Towards the close of an October day in the early sixties of last century, there might have been seen a small ketch beating against a fresh ocean breeze towards a bay opening to the Western sea. At nightfall she rounded the fern fringed crag guarding the entrance and running into the wind, dropped anchor close to a shelving beach.

Next morning at daybreak her crew of two landed and proceeded to the Northern end of the beach where they carefully examined a large stream which rushed swiftly into the placid waters of the day.

This is a tale of the Golden Coast when the gold fever had spread throughout the land and gripped the soul of man; and when the old sailor told to the Wayfarer the story of a bay in the far North and of a stream whose beaches abounded in fragments of quartz studded with glittering gold, he instilled into his restless spirit new life and hope.

Thus it came to pass that they determined to explore the stream in search of an El Dorado in the mountain range beyond. Securely they anchored the ketch and returning to the stream entered the deep gorge.

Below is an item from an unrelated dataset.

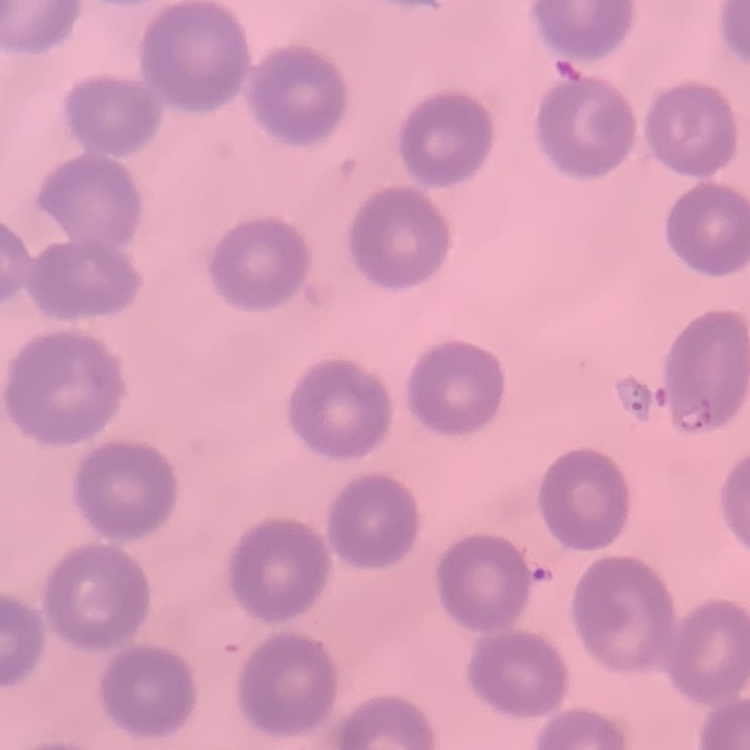 The red blood cells show no rouleaux formation. One tile cut from a larger photomicrograph. Stained with either Field's or Giemsa. Thin peripheral smear.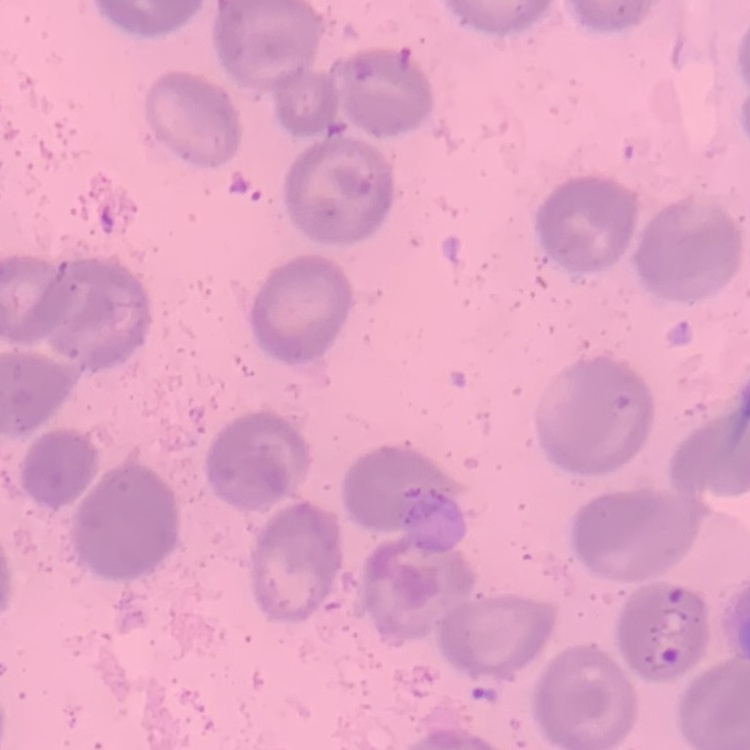

The red blood cells exhibit no rouleaux formation. Field's or Giemsa stain. Thin blood smear. Square crop of a larger photomicrograph.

Many days later the Wayfarer returned to the beach alone. Haggard and exhausted; he boarded the ketch, and, slipping anchor, made sail out of the Bay to the South. To him alone was it known how they had climbed into a precipitous valley through which fell the stream in veil-like cascades, and how, when they had given up hope, they had discovered a reef thickly veined with heavy gold surpassing all dreams of wealth and richness; and to him alone was it known how the sailor had been lost in the mountains.

The Summer had almost passed before the ketch returned to the western bay and took up her former anchorage Several men landed on the beach, and, led by the Wayfarer, entered the Stream Gorge. Steadily they climbed. Until they reached the pool into which the first cascade fell from the Valley above, and there they were halted by the Wayfarer. Warning them of the danger of the cascade, he ordered them to climb in single file while he brought up the rear. One by one page 29 they safely made the ascent, but the Wayfarer never reached the summit. An uprooted flax bush hanging on the face of the treacherous cliff marked the spot where he had lost his footing, and in the ravine below, beyond all human aid, they found him. In such way on the large Cascade were ended he hopes of the expedition. Ceaselessly they explored the valley, but no sign of the reef could be discovered, and in the end they abandoned the hopeless search.

Many expeditions have since landed at that peaceful bay, but the Valley of the Cascades, beautiful ye mysterious, retains to this day the secret of the Golden Reef.

—J.F.T.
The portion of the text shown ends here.